Bodensee nahe Schloss Arenenberg, Salenstein. Foto/Photo: TES.

The Grand Tour of Switzerland

It is not only (constitutional) history, (direct) democracy and the functioning of (autonomous) cantons that make Switzerland a special country.

The diversity of (cultural) landscapes in a relatively small area is also impressive. Switzerland’s so-called “Grand Tour” is a tour of fascinating locations. It is no longer the journey of sons (and sometimes a daughter) of (English) aristocrats in the eighteenth and nineteenth centuries but a destination for everyone.

The country has more than 40 peaks with an altitude of more than four kilometres, but also many larger and smaller lakes and rivers at an altitude of only a few hundred metres.

Travellers will find glaciers and promenades with palm trees in neighbouring cantons. Large gorges, e.g. the Rheinschlucht or the Viamala (bad road in Romansh) in one canton, give way to sloping agricultural areas in cantons further on.

Mountain passes with narrow roads and numerous viaducts for train and road transport, and spacious motorways alternate. Impermeable areas and agriculture are never far from each other.
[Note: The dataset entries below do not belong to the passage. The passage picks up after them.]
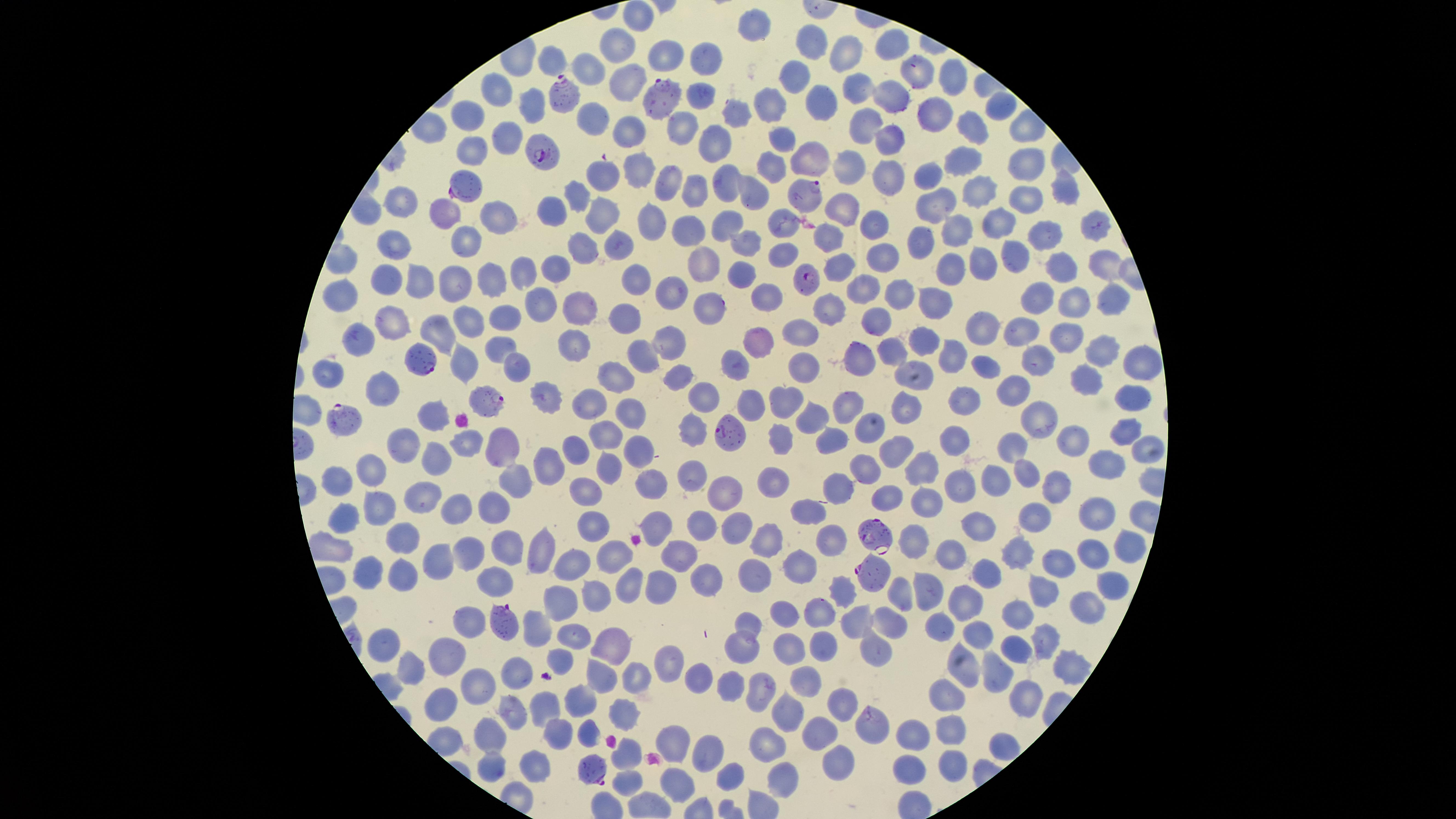
Approximate marker points, in pixels from the top-left corner. Uninfected red blood cells: (x=640, y=16), (x=758, y=28), (x=888, y=45), (x=618, y=46), (x=814, y=46), (x=666, y=53), (x=853, y=55), (x=711, y=59), (x=550, y=65), (x=920, y=75), (x=953, y=80), (x=629, y=84), (x=801, y=84), (x=853, y=84), (x=501, y=90), (x=890, y=92), (x=702, y=96), (x=535, y=101), (x=1000, y=104), (x=770, y=105), (x=818, y=105), (x=932, y=108), (x=738, y=112), (x=468, y=118), (x=872, y=123), (x=678, y=126), (x=629, y=127), (x=974, y=127), (x=785, y=136), (x=719, y=140), (x=891, y=140), (x=503, y=141), (x=466, y=153), (x=814, y=157), (x=964, y=160), (x=1018, y=162), (x=775, y=165), (x=847, y=166), (x=639, y=167), (x=605, y=172), (x=929, y=176), (x=725, y=177), (x=892, y=179), (x=665, y=182), (x=695, y=187), (x=1059, y=188), (x=977, y=191), (x=576, y=193), (x=754, y=193), (x=1021, y=202), (x=557, y=203), (x=938, y=204), (x=405, y=205), (x=843, y=207), (x=603, y=211), (x=450, y=214), (x=497, y=215), (x=646, y=217), (x=784, y=218), (x=880, y=222), (x=993, y=222), (x=723, y=224), (x=1087, y=226), (x=693, y=228), (x=955, y=228), (x=1043, y=236), (x=465, y=237), (x=832, y=237), (x=747, y=241), (x=919, y=243), (x=393, y=245), (x=584, y=245), (x=619, y=247), (x=780, y=252), (x=881, y=253), (x=984, y=254), (x=1010, y=254), (x=553, y=261), (x=707, y=261), (x=1105, y=262), (x=842, y=266), (x=945, y=267), (x=1061, y=267), (x=742, y=268), (x=521, y=274), (x=634, y=276), (x=422, y=281), (x=388, y=283), (x=456, y=285), (x=496, y=285), (x=669, y=290), (x=862, y=290), (x=764, y=293), (x=898, y=293), (x=342, y=295), (x=1037, y=298), (x=1111, y=299), (x=1071, y=301), (x=538, y=302), (x=935, y=304), (x=585, y=307), (x=708, y=307), (x=832, y=308), (x=629, y=317), (x=880, y=318), (x=471, y=320), (x=508, y=322), (x=396, y=323), (x=804, y=329), (x=984, y=329), (x=439, y=330), (x=1021, y=331), (x=915, y=335), (x=1065, y=336), (x=578, y=340), (x=756, y=342), (x=361, y=344), (x=500, y=344), (x=671, y=344), (x=891, y=345), (x=1098, y=351), (x=951, y=355), (x=857, y=358), (x=644, y=359), (x=514, y=361), (x=740, y=361), (x=984, y=363), (x=1142, y=364), (x=804, y=366), (x=1034, y=367), (x=463, y=368), (x=324, y=373), (x=614, y=373), (x=681, y=375), (x=920, y=376), (x=1086, y=382), (x=385, y=388), (x=1012, y=390), (x=967, y=394), (x=705, y=395), (x=544, y=398), (x=787, y=398), (x=1135, y=398), (x=591, y=399), (x=847, y=405), (x=902, y=406), (x=435, y=413), (x=629, y=417), (x=1039, y=418), (x=813, y=420), (x=694, y=429), (x=866, y=429), (x=1124, y=431), (x=604, y=434), (x=829, y=436), (x=948, y=438), (x=405, y=442), (x=778, y=442), (x=1073, y=442), (x=468, y=444), (x=507, y=444), (x=897, y=445), (x=1016, y=446), (x=1144, y=446), (x=575, y=447), (x=634, y=449), (x=435, y=457), (x=552, y=460), (x=1106, y=461), (x=611, y=464), (x=917, y=464), (x=862, y=468), (x=690, y=472), (x=1026, y=472), (x=377, y=473), (x=511, y=477), (x=997, y=478), (x=774, y=479), (x=339, y=482), (x=648, y=482), (x=1060, y=484), (x=724, y=485), (x=839, y=485), (x=963, y=486), (x=585, y=493), (x=422, y=494), (x=887, y=499), (x=455, y=504), (x=493, y=509), (x=811, y=509), (x=1039, y=512), (x=1092, y=513), (x=345, y=515), (x=377, y=516), (x=983, y=519), (x=735, y=523), (x=693, y=525), (x=592, y=526), (x=661, y=529), (x=769, y=533), (x=831, y=540), (x=401, y=541), (x=467, y=546), (x=509, y=546), (x=544, y=547), (x=1121, y=547), (x=951, y=549), (x=1015, y=549), (x=1094, y=552), (x=1058, y=558), (x=619, y=559), (x=679, y=560), (x=432, y=561), (x=796, y=561), (x=568, y=562), (x=760, y=569), (x=983, y=570), (x=366, y=574), (x=401, y=580), (x=709, y=580), (x=1112, y=580), (x=497, y=582), (x=663, y=585), (x=1040, y=585), (x=631, y=590), (x=841, y=591), (x=902, y=591), (x=927, y=594), (x=600, y=596), (x=558, y=598), (x=968, y=600), (x=1090, y=602), (x=785, y=608), (x=821, y=612), (x=1019, y=612), (x=893, y=617), (x=858, y=618), (x=749, y=621), (x=471, y=622), (x=944, y=623), (x=531, y=627), (x=982, y=634), (x=575, y=637), (x=1045, y=637), (x=1020, y=641), (x=383, y=643), (x=825, y=643), (x=616, y=645), (x=880, y=645), (x=739, y=647), (x=793, y=649), (x=454, y=653), (x=558, y=656), (x=663, y=660), (x=1073, y=662), (x=410, y=665), (x=964, y=666), (x=997, y=669), (x=518, y=670), (x=602, y=672), (x=697, y=676), (x=809, y=676), (x=634, y=677), (x=479, y=684), (x=730, y=684), (x=757, y=692), (x=1024, y=693), (x=945, y=694), (x=441, y=699), (x=578, y=700), (x=790, y=703), (x=840, y=704), (x=545, y=705), (x=627, y=708), (x=514, y=717), (x=819, y=728), (x=560, y=729), (x=587, y=729), (x=869, y=729), (x=944, y=733), (x=489, y=734), (x=908, y=737), (x=680, y=739), (x=769, y=742), (x=704, y=746), (x=998, y=747), (x=627, y=756), (x=950, y=764), (x=839, y=765), (x=490, y=766), (x=536, y=767), (x=735, y=774), (x=905, y=775), (x=785, y=776), (x=679, y=781), (x=626, y=783). Parasitized red blood cells: (x=566, y=92), (x=674, y=97), (x=544, y=154), (x=461, y=186), (x=807, y=195), (x=805, y=281), (x=423, y=358), (x=486, y=398), (x=338, y=417), (x=728, y=435), (x=873, y=535), (x=871, y=572), (x=500, y=623), (x=593, y=769). Image is 1456×819 pixels. Presence: malaria parasites identified. Giemsa stain. Thin blood film. Smartphone photograph through the microscope eyepiece. Circular visible region. One field of view of the specimen. Species: Plasmodium falciparum.Outline each blood parasite and name the species.
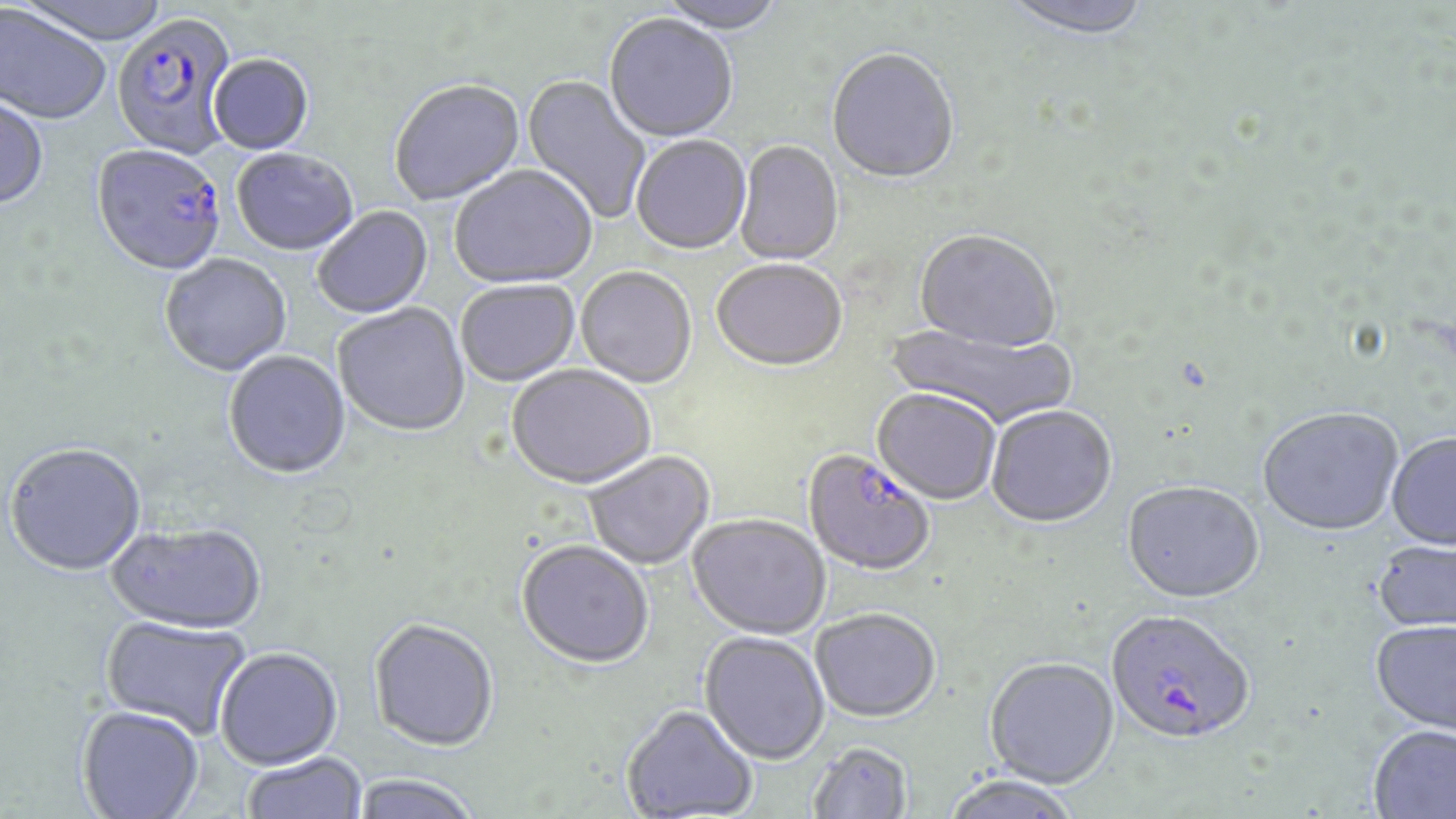
Approximate bounding boxes as [x1, y1, x2, y2] in pixels.
Plasmodium falciparum-infected red blood cells: [111, 15, 241, 162], [91, 146, 226, 279], [804, 451, 934, 577], [1105, 609, 1254, 746].
No Plasmodium ovale, Plasmodium malariae, Plasmodium vivax, Babesia divergens, or Trypanosoma brucei observed.

Summary:
  - Uninfected red blood cell locations: [12, 0, 176, 48], [652, 0, 788, 35], [999, 0, 1155, 43], [0, 5, 111, 127], [603, 15, 739, 144], [826, 51, 960, 186], [209, 56, 314, 156], [519, 75, 652, 224], [389, 80, 527, 207], [0, 95, 50, 211], [631, 137, 751, 256], [734, 142, 843, 267], [232, 151, 359, 256], [449, 167, 598, 290], [312, 207, 434, 319], [914, 231, 1060, 354], [159, 256, 292, 378], [711, 261, 847, 374], [576, 268, 697, 389], [457, 281, 580, 387], [334, 304, 471, 438], [884, 322, 1080, 431], [223, 352, 351, 481], [506, 366, 656, 491], [872, 390, 1001, 505], [987, 406, 1117, 530], [1258, 410, 1403, 538], [1386, 433, 1456, 551], [4, 444, 147, 577], [584, 451, 715, 570], [1122, 482, 1264, 605], [688, 514, 830, 639], [106, 523, 266, 634], [516, 540, 654, 669], [1372, 541, 1456, 635], [811, 607, 941, 722], [100, 615, 251, 738], [368, 618, 499, 751], [1370, 621, 1456, 737], [699, 630, 830, 764], [216, 647, 343, 769], [984, 657, 1120, 789], [621, 704, 758, 819], [77, 705, 204, 818], [1367, 726, 1456, 819], [807, 742, 913, 819], [242, 752, 367, 819], [350, 774, 481, 819], [939, 775, 1084, 819]
  - Slide-level diagnosis: Plasmodium falciparum
  - Stain: May-Grünwald-Giemsa
  - Image size: 1456×819 pixels
  - Field of view: single
  - Preparation: thin blood film
  - Modality: light microscopy
  - Magnification: 1000xComment on the morphology of the red blood cells.
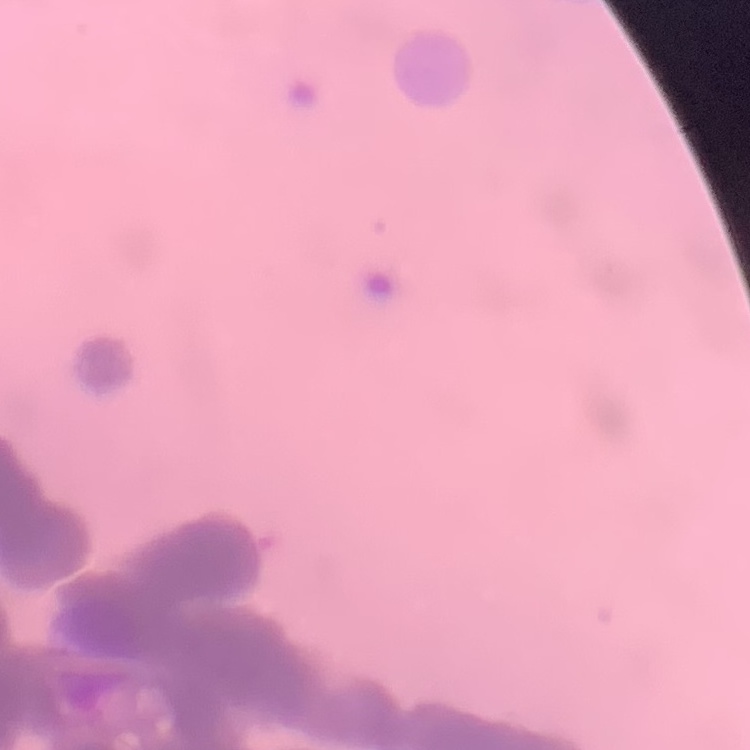
Rouleaux formation.

Thin peripheral smear. One tile cut from a larger photomicrograph. Field's or Giemsa stain.Evaluate for parasitized red blood cells.
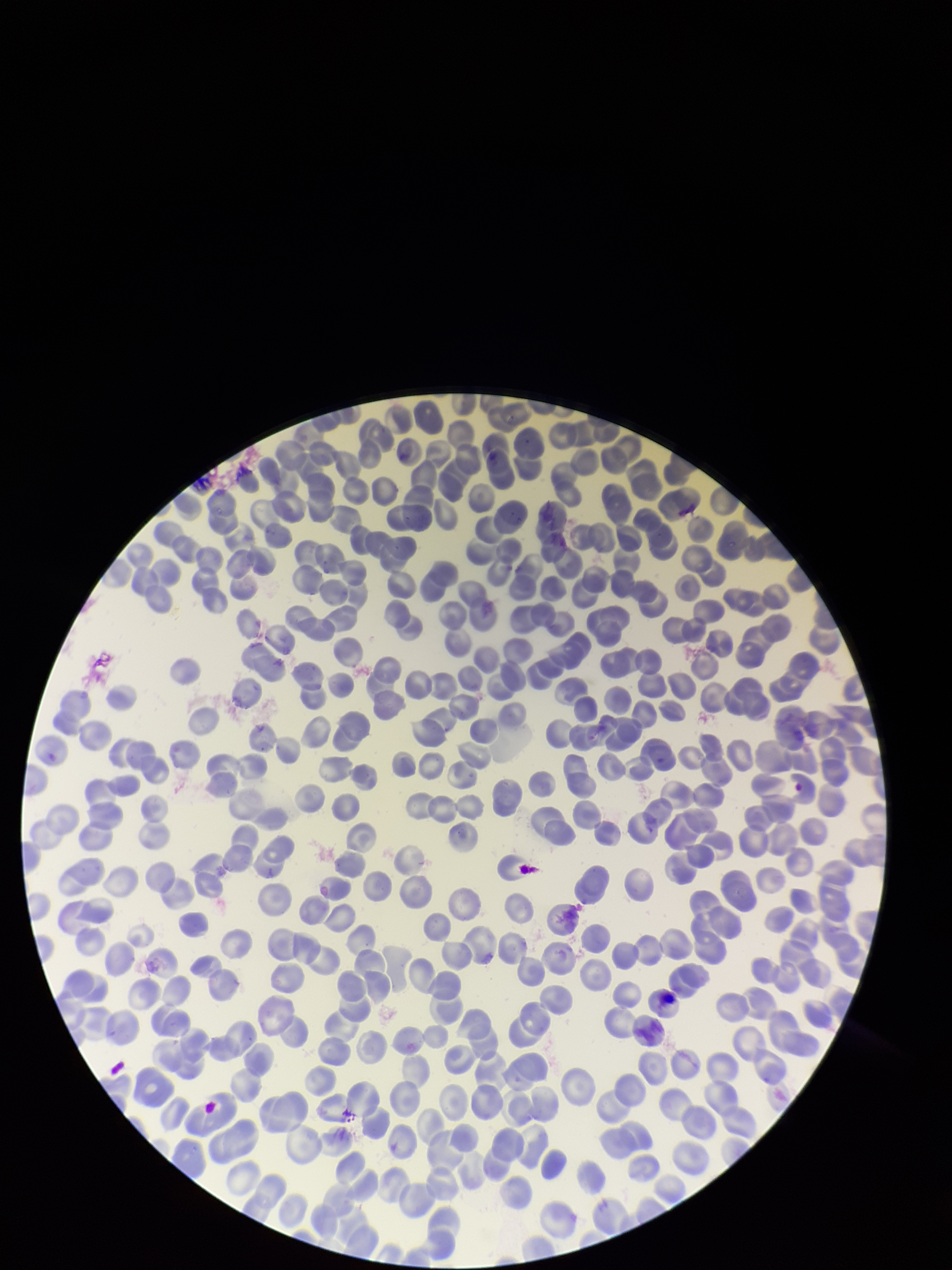

None seen.

Summary:
  - Preparation: thin blood smear
  - Image size: 952×1270 pixels
  - Stain: Giemsa
  - Red blood cell count: 299
  - Field of view: one from this slide
  - Patient malaria status: negative
  - Capture: smartphone photograph through the microscope eyepiece
  - Parasitized red blood cell count: 0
The oldest abbeys are on the same Tour as places with modern architecture and museums.

The young English aristocrats were mostly on their way to Italy. The modern tourist will find everything that European nature and (cultural) history offer on this Tour.

Everything, not everything. According to the Glacier Garden (Gletschergarten) in Lucerne, it was millions of years ago that Switzerland was covered by the sea.